Assim, não é preciso supor ingenuamente que a informação, bem como os textos contrários à tradição, estão de alguma forma livremente disponíveis. Não estão – tal como os cargos de ensino universitário não estão atualmente disponíveis para os mitologistas de Jesus. É verdade que os textos raivosamente heréticos já não são queimados. No entanto, existem agora outras formas mais subtis de os fazer desaparecer efetivamente. Tais textos são muitas vezes esquadrinhados em colecções 'privadas', e também em coleções 'públicas' acessíveis apenas através de um único e todo-poderoso (e inveteradamente conservador) estudioso. Nenhuma Lei sobre a Liberdade de Informação se aplica a este material. Se uma instituição – seja a Biblioteca do Vaticano, ou a Univerdidade de Notre Dame, ou uma faculdade privado ou público – se recusar a disponibilizar um documento, esse documento pode ser escondido da vista praticamente para sempre.

Mosteiro Simonos Petra

Alguns dos oitenta quilómetros de estantes do arquivo secreto do Vaticano

No passado, a situação era ainda pior. Os documentos eram queimados ou perversamente alterados. É agora óbvio que os prelados, em tempos, trataram, o melhor que que puderam, de que os dados disponíveis apoiassem a sua versão da história, e nenhuma outra. De facto, nos primeiros séculos cristãos, tiveram dificuldade em decidir que versão da história queriam, ou seja, que versão serviria melhor os seus interesses. Assim, os registos sobreviventes são pouco fidedignos, contraditórios e confusos.
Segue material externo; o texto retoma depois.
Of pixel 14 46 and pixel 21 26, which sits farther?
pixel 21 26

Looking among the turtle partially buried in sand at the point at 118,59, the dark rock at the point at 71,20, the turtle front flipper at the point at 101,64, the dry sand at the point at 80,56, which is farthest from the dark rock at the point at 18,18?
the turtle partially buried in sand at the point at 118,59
O investigador das origens cristãs de hoje deve lidar com um fundo rico de falsas testemunhas antigas. Herdámos textos que sobreviveram a um longo esforço (que durou muitos séculos) para destruir e alterar provas. E hoje lidamos com a (contínua) poderosa oposição contra opiniões que não são consistentes com a ortodoxia. Todos estes são ventos de proa muito substanciais, e explicam em grande parte porquê – nas palavras acima – após literalmente séculos de investigação, o campo dos “estudos bíblicos” ainda apresenta uma massa opaca de conclusões mutuamente contraditórias.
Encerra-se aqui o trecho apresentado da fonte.